One option would be to outsource some production to Asia. BCT did explore the possibility of using Vietnam, but Gonda says managers did not have the time to pursue it.

“We have limited resources and so much work is being down here at the moment,” he says. “This plan is on the back burner right now.” More drastic options would be to specialise in luxury glass or to become just a contract producer for a Western glass company, but neither is being seriously considered at the moment.


BCT's position has been made even more difficult by the appreciating Czech koruna, rising utility prices and the cost of servicing debt piled up during the group's acquisition spree in the late 1990s.

BCT refuses to give any exact figures, but Gonda says the group has stable revenues of more than €200 million and profitability is improving. BCT is making an operating profit and is cash positive, enabling it to repay debt, which reportedly hit €209 million. “A reasonable debt is Koruna2 billion-2.5 billion on our revenues of Koruna6 billion,” he says. “We are getting very close to that.”

Private equity firms active in Prague say that Porcela Plus' banks have pushed Radovan Kvet and Jan Soucek, the group's secretive owners, to put the company up for sale. Gonda denies that there is any commercial pressure to do a deal.

“We feel the group is strong enough and has made substantial progress on its own,” he insists. “A lot of companies in Western Europe are closing down. We're still in business. Our sales levels are not dropping. And we're doing it without foreign investment.”

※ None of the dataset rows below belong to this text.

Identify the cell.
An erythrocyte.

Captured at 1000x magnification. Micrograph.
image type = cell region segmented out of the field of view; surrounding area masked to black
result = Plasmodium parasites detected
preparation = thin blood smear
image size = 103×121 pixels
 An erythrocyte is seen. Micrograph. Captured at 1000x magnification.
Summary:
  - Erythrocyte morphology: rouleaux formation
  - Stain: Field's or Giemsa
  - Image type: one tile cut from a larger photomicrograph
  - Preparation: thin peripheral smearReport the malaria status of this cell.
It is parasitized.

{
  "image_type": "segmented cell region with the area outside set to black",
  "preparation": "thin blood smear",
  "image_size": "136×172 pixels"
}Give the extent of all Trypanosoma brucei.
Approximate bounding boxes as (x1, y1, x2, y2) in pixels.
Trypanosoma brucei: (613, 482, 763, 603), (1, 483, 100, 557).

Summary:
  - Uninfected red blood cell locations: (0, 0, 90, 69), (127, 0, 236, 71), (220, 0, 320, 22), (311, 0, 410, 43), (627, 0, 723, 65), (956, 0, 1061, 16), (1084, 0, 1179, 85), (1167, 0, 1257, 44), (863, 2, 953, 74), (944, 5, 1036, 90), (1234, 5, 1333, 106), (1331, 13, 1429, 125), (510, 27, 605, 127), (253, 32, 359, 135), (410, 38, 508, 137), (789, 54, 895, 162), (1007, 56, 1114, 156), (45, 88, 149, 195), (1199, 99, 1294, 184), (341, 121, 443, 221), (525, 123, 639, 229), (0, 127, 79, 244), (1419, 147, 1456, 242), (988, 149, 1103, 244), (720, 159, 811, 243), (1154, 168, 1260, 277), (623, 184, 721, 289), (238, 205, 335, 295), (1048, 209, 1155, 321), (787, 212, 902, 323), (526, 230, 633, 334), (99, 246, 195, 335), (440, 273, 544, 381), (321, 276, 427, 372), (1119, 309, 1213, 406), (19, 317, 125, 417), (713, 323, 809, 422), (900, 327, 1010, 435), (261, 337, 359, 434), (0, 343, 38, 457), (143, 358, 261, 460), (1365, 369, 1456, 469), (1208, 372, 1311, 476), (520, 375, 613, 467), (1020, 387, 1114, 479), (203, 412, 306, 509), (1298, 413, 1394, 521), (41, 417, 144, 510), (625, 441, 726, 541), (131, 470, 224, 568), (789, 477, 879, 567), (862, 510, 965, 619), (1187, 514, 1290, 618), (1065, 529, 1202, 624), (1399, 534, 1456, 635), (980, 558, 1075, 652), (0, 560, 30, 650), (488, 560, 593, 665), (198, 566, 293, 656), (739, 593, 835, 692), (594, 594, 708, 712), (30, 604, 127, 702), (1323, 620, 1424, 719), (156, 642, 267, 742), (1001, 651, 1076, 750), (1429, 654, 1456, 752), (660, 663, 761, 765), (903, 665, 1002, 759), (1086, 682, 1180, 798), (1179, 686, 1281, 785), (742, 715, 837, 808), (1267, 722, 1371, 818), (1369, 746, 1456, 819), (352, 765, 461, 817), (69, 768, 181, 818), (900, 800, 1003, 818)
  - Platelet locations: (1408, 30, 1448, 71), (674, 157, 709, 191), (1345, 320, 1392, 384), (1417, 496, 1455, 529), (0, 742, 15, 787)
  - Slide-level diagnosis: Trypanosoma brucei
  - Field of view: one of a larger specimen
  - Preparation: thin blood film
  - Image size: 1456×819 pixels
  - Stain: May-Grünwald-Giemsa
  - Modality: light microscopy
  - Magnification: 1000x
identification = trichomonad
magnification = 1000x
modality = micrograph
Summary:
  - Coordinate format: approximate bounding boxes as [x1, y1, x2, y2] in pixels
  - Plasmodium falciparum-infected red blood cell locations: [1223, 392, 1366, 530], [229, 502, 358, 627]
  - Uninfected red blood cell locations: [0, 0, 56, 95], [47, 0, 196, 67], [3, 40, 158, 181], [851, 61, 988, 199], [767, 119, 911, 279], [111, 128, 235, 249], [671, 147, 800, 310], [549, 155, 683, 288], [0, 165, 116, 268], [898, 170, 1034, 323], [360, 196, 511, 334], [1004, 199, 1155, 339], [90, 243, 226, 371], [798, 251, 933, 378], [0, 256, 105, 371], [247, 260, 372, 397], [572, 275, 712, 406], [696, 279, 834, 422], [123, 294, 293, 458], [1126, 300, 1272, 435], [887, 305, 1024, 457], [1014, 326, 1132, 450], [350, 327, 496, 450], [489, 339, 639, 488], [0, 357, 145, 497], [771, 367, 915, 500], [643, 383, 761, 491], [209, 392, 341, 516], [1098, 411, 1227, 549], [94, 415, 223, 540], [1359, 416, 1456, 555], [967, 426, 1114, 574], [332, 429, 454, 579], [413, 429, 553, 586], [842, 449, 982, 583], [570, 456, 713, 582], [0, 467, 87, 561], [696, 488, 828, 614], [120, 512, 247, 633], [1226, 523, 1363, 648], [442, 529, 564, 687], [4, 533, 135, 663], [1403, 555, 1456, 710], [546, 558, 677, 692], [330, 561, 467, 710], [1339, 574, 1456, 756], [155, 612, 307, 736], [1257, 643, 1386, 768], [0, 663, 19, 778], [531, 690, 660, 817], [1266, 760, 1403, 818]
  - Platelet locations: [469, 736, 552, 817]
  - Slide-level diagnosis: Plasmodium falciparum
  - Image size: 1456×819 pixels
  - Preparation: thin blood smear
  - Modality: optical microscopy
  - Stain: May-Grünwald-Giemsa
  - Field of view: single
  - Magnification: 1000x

Private equity firms have been taking a look at Porcela Plus over the past year, but have been put off by its complex and untransparent structure, as well as the owners' insistence on selling the group as a whole.

“It's a good business, it's growing and it could be more profitable than it is,” said one private equity manager, pointing to the group's low margins because of its reliance on other companies for distribution.

Any private equity buyer is likely to radically restructure the group, selling off profitable operations such as technical glass quickly, while shrinking and repositioning the lead crystal and sodium-potash glass operations before approaching strategic buyers.

The Czech glass maker is destined, it seems, to go the way of its beer and car industries.